··· Supplied material

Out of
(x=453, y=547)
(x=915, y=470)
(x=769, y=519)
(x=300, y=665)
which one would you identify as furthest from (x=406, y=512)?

······
··· Supplied material

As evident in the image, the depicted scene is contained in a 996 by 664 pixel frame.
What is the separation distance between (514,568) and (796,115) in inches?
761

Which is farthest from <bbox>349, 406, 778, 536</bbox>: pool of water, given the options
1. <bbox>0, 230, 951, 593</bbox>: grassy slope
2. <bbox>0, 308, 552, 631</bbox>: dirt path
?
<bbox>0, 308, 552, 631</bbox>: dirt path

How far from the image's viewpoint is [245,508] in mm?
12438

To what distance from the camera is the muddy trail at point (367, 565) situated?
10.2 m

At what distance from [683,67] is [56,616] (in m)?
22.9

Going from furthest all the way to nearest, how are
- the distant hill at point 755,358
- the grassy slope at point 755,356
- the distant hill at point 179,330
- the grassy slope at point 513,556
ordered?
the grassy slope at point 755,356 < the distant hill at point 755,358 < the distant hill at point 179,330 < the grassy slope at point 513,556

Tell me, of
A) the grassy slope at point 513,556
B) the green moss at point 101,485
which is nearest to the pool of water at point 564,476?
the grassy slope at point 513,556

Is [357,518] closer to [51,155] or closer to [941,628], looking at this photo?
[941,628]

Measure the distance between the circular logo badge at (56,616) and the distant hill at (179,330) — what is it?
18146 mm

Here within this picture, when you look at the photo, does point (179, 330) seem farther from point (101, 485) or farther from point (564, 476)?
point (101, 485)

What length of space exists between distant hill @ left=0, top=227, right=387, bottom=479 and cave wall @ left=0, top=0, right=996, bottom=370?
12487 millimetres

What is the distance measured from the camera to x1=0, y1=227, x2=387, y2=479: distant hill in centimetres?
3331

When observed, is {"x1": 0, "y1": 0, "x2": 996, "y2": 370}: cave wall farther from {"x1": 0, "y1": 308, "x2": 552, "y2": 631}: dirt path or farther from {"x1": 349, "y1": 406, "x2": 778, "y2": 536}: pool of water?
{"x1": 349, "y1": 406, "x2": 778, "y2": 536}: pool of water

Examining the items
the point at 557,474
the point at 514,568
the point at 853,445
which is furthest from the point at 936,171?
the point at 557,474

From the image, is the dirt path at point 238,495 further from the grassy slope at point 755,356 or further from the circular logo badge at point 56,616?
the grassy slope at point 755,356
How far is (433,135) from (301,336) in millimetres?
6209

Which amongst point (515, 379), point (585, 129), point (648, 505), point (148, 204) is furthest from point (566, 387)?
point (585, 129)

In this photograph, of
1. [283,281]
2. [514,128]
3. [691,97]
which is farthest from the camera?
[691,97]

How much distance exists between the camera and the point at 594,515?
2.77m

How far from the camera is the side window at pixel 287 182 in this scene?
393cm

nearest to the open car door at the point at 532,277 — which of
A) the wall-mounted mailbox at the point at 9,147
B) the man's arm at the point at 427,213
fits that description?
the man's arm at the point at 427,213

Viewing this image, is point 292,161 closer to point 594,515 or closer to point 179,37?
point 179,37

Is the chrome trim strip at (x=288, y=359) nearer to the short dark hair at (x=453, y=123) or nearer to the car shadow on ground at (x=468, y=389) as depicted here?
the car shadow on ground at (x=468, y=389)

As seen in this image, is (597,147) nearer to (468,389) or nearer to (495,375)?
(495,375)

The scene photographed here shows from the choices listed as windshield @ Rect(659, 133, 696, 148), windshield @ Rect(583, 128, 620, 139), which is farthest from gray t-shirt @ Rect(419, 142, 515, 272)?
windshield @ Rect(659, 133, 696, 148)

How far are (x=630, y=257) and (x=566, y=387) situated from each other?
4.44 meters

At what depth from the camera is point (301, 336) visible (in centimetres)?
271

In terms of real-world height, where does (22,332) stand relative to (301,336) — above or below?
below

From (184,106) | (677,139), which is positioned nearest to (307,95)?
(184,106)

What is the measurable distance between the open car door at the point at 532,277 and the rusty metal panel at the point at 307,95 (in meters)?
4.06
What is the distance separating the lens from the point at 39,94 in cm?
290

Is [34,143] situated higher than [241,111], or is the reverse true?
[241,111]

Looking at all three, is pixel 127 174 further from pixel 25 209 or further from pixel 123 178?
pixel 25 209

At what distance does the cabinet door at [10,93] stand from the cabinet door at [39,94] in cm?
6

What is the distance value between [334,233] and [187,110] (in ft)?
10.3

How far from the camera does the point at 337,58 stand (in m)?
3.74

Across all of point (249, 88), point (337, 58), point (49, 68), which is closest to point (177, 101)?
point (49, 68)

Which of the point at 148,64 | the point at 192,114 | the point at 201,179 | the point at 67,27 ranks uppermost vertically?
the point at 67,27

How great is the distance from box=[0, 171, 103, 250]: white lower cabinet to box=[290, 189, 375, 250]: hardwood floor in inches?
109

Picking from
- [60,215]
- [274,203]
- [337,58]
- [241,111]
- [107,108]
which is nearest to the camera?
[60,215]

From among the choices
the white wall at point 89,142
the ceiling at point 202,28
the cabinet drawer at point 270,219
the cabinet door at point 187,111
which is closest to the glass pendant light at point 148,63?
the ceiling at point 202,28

······
··· Supplied material

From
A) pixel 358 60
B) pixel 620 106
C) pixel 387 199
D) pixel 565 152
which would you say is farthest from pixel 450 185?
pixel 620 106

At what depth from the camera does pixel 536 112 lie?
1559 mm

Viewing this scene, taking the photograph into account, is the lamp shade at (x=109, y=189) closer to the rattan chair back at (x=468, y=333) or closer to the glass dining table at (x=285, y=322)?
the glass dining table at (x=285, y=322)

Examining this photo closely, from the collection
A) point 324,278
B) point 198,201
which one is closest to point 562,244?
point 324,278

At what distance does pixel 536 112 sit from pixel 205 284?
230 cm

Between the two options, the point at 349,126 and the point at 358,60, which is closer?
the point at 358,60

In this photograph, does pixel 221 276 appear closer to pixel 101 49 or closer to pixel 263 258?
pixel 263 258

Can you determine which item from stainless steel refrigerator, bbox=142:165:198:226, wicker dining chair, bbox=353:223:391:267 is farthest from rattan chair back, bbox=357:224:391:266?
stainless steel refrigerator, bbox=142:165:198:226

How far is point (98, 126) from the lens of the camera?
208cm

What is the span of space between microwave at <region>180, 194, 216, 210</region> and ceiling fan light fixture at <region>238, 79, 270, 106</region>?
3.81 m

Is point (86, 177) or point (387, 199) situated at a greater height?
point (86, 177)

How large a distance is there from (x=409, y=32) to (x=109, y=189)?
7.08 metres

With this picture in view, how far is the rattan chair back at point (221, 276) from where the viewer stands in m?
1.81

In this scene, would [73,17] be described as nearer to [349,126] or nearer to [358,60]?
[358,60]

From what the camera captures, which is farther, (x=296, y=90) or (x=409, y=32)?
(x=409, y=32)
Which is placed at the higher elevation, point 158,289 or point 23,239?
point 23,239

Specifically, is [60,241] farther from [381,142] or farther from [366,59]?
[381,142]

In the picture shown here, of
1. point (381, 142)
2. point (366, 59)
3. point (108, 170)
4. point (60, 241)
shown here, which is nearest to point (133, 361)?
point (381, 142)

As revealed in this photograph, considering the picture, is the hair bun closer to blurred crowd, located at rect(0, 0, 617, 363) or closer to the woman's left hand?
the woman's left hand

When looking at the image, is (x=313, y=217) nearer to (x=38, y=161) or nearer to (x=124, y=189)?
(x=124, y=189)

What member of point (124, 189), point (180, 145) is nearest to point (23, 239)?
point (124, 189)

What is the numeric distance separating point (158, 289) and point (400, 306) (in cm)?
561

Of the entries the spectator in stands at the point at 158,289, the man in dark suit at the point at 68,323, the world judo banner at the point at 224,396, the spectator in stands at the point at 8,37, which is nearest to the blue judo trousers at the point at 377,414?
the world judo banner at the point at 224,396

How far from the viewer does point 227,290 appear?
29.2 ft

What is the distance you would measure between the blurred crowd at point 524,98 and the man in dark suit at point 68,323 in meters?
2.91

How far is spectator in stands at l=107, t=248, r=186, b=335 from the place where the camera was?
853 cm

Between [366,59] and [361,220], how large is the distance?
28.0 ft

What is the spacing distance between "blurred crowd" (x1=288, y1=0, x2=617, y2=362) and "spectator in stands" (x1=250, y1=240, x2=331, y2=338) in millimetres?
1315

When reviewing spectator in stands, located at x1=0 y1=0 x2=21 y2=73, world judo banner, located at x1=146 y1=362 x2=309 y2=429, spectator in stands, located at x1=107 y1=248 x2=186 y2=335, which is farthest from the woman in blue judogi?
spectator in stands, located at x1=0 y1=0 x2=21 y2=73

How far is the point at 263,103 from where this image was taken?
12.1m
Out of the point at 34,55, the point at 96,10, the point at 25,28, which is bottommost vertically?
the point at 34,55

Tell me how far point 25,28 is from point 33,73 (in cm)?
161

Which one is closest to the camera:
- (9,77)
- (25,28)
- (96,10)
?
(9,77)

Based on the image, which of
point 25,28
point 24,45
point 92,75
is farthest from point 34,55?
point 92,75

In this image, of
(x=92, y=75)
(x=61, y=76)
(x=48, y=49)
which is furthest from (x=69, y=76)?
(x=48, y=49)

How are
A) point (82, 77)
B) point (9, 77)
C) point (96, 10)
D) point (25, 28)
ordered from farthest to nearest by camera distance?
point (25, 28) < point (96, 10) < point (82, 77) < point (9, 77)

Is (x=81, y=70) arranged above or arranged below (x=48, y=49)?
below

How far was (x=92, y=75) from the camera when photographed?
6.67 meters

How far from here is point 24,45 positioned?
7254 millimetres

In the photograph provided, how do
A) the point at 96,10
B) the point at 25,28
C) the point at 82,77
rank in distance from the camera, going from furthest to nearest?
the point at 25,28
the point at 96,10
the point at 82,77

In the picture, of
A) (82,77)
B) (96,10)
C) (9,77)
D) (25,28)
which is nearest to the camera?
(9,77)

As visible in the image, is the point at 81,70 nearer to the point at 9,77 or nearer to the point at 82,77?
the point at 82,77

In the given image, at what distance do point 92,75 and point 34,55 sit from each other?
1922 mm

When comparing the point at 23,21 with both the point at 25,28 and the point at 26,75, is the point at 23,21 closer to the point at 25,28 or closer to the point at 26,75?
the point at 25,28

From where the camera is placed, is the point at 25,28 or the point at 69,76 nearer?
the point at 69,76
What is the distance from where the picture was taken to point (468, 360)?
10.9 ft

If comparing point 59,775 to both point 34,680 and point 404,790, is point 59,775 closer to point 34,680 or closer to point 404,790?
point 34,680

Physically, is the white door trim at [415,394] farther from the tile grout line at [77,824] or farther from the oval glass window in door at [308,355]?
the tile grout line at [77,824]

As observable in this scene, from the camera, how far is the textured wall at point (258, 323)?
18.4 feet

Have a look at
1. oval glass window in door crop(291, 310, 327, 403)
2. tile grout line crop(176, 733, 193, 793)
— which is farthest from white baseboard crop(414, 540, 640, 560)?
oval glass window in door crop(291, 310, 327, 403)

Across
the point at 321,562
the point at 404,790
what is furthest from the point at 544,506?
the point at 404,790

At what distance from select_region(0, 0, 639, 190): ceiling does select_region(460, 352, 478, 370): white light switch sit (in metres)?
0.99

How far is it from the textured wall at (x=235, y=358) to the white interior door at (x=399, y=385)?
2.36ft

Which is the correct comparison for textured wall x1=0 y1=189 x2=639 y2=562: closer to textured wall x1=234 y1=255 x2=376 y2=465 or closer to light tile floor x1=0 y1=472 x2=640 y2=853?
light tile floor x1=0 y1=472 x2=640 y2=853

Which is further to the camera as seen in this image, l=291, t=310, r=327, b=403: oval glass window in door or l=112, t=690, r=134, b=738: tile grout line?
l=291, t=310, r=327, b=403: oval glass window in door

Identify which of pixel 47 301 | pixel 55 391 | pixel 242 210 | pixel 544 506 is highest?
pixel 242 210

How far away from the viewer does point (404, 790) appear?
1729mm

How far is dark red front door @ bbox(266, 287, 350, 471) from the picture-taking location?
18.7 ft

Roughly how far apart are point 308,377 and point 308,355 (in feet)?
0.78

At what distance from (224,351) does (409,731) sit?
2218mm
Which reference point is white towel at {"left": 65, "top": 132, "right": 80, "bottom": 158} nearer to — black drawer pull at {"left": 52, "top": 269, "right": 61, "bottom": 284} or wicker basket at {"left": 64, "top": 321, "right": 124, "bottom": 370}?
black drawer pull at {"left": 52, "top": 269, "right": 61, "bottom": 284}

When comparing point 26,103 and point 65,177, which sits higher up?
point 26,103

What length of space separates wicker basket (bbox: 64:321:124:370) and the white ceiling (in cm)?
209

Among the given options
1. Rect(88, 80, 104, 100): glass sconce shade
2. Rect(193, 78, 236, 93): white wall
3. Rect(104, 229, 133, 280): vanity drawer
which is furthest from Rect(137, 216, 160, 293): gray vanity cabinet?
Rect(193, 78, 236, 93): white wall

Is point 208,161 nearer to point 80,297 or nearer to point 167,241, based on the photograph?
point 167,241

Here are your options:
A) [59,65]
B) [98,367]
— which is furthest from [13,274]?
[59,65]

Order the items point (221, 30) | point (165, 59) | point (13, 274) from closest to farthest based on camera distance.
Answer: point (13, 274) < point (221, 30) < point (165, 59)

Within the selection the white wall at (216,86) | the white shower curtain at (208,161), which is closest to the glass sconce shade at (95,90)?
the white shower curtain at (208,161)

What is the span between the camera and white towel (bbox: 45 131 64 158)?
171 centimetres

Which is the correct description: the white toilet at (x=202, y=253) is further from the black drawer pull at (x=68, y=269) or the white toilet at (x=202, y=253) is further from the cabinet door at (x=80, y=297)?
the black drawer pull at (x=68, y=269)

······

Exercise instructions: Update the lines from the line with "Is (x=81, y=70)" up to and including the line with "7254 millimetres", putting "located" in place of "arranged" and keeping everything else unchanged.

Solution for this exercise:
Is (x=81, y=70) located above or located below (x=48, y=49)?
below

How far was (x=92, y=75) from the camera when photographed?
6.67 meters

How far from here is point 24,45 positioned?
7254 millimetres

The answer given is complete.